Read Four Ducks on a Pond Online
Authors: Annabel Carothers
I have said that Corrie and the goats were flourishing, so it is only fair to mention that I, too, was putting on a considerable amount of weight. Young rabbits are very tasty, and comparatively
easy to catch, and if at times I ate rather more than was good for my figure, well, you can hardly blame me. Besides, at this time of year there were a few rather attractive young tabbies that I
had my eye on, and even though, without wishing to be thought conceited, I knew I was the best catch in the south of Mull, I knew too that there would be certain toms who would be anxious to
contest me. So I needed my strength for my romantic future, with long distances to travel and with a fight to face before victorious return.
In the house a great deal of packing was going on. Fionna’s trunk was being got ready for her return to school, and this meant checking through long lists of clothing which she had to take
back with her, while Puddy and Kitten, and indeed all the family, grumbled about the petty regulations which schools impose upon one. Fionna had little to do with this preparation of her
possessions, preferring to cycle round the country, armed with a pencil and notebook in which she recorded the habits of birds. This is a veritable paradise for a birdwatcher, and I should know,
for I’ve done long hours of it myself, though not with the intention of recording my observations. And if you think that my thoughts were focused on the tasty meal this or that bird might
provide, you are not far wrong, though I’ve said it before and I say it again – the family love the birds so I leave them alone. I’m an affectionate cat and I like to please.
It was not only Fionna who was packing. Margie was so much better now that she was going back to London, and she would soon be working again at the film studio near the pet-shop where first I
met my family. I often climbed on her knee and rubbed myself against her and tried to make her understand that there were messages I wanted to send to my old friends in Ealing. But it was no good.

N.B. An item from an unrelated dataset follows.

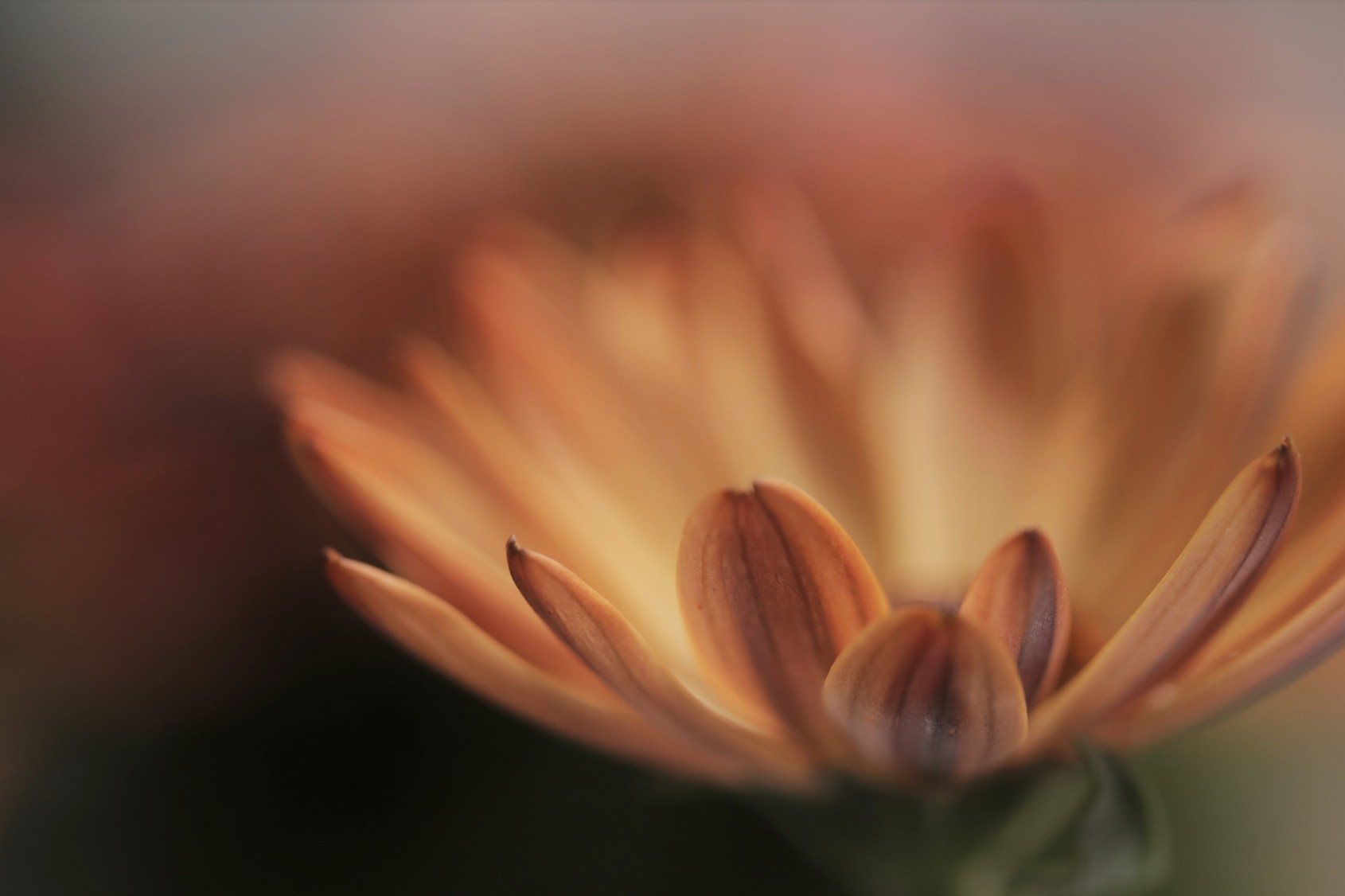 Zelfcompassie (Kristin Neff) - Vermilder de wereld, begin bij jezelf!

She tickled my ears and said endearing things to me, but of the things I was telling her she had no idea. So I gave up and went to see Corrie, to tell her more stories about London, of which she
never tired.
Corrie had a great ambition to visit London, and her dream was that one day she would take part in the Horse of the Year Show, and would parade in the very same arena that rang with applause for
Foxhunter and Tosca and Winston-the-Horse-the-Queen-rides. But in Corrie’s dream, the chief applause would be for Corrieshellach, and the band would play ‘The Road to the Isles’

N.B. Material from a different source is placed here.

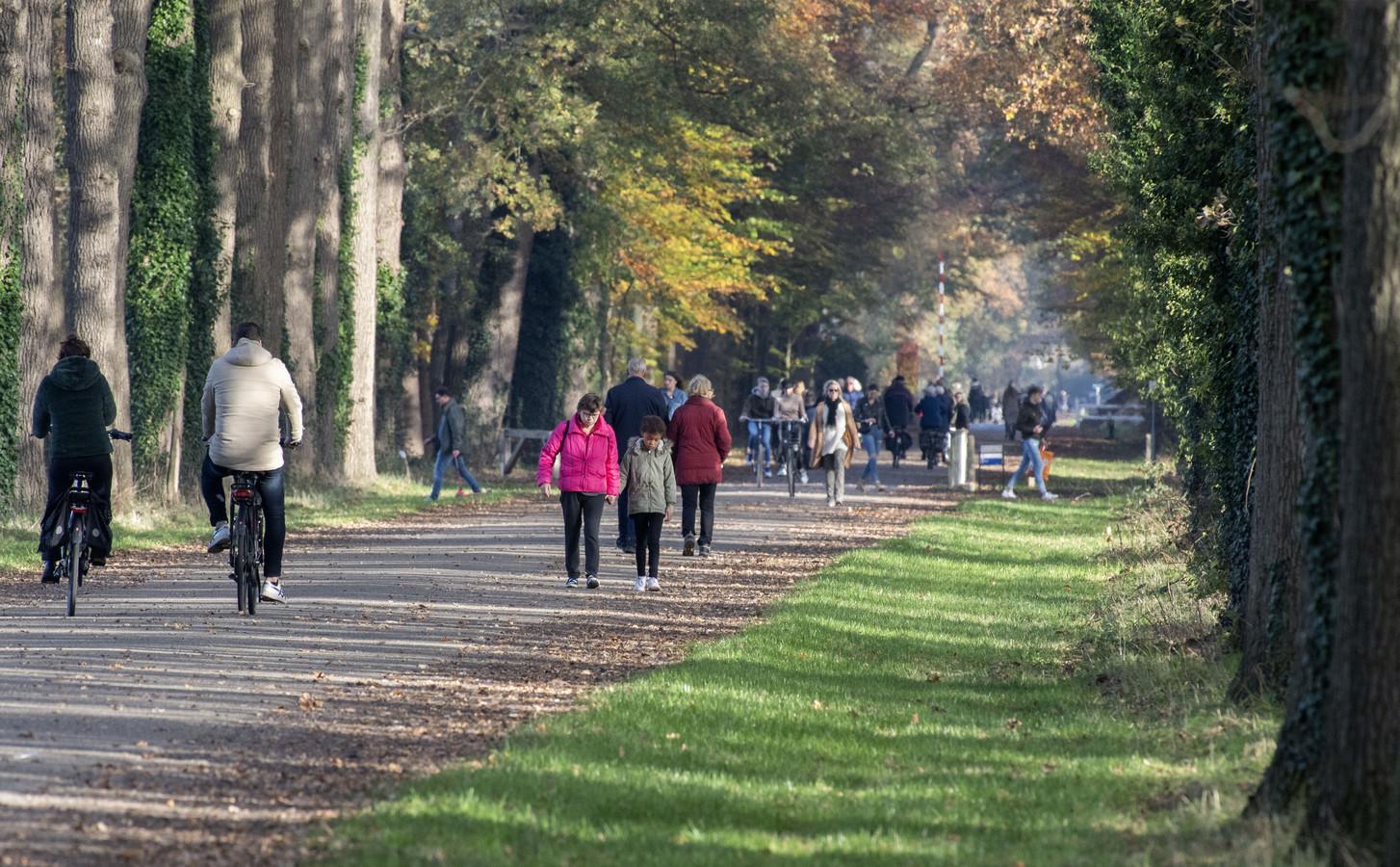 De Gravenallee is al sinds jaar en dag een lustoord voor wandelaars. Met dank aan de grafelijke familie Van Rechteren Limpurg.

as she marched proudly under the spotlight, her silver mane flowing and her silver tail skimming the ground with almost nothing to spare. For it would be Corrie’s beauty that would win her a
place in that parade, and beauty in a Highland pony means that very long, flowing tail and other virtues besides. All of which Corrie possess a hundredfold.
The third lot of packing was being done by John, whenever he wasn’t digging ditches or repairing fences or doing his Russian dance and asking for
FOOD
. John’s
packing meant digging through luggage in an outhouse, and scattering all manner of strange objects around the backyard. There were long black tin trunks, which he called his uniform cases, and
there was a canvas hold-all for bedding, and a camp basin and a mosquito whisk. This latter he said he wouldn’t need in Stirling.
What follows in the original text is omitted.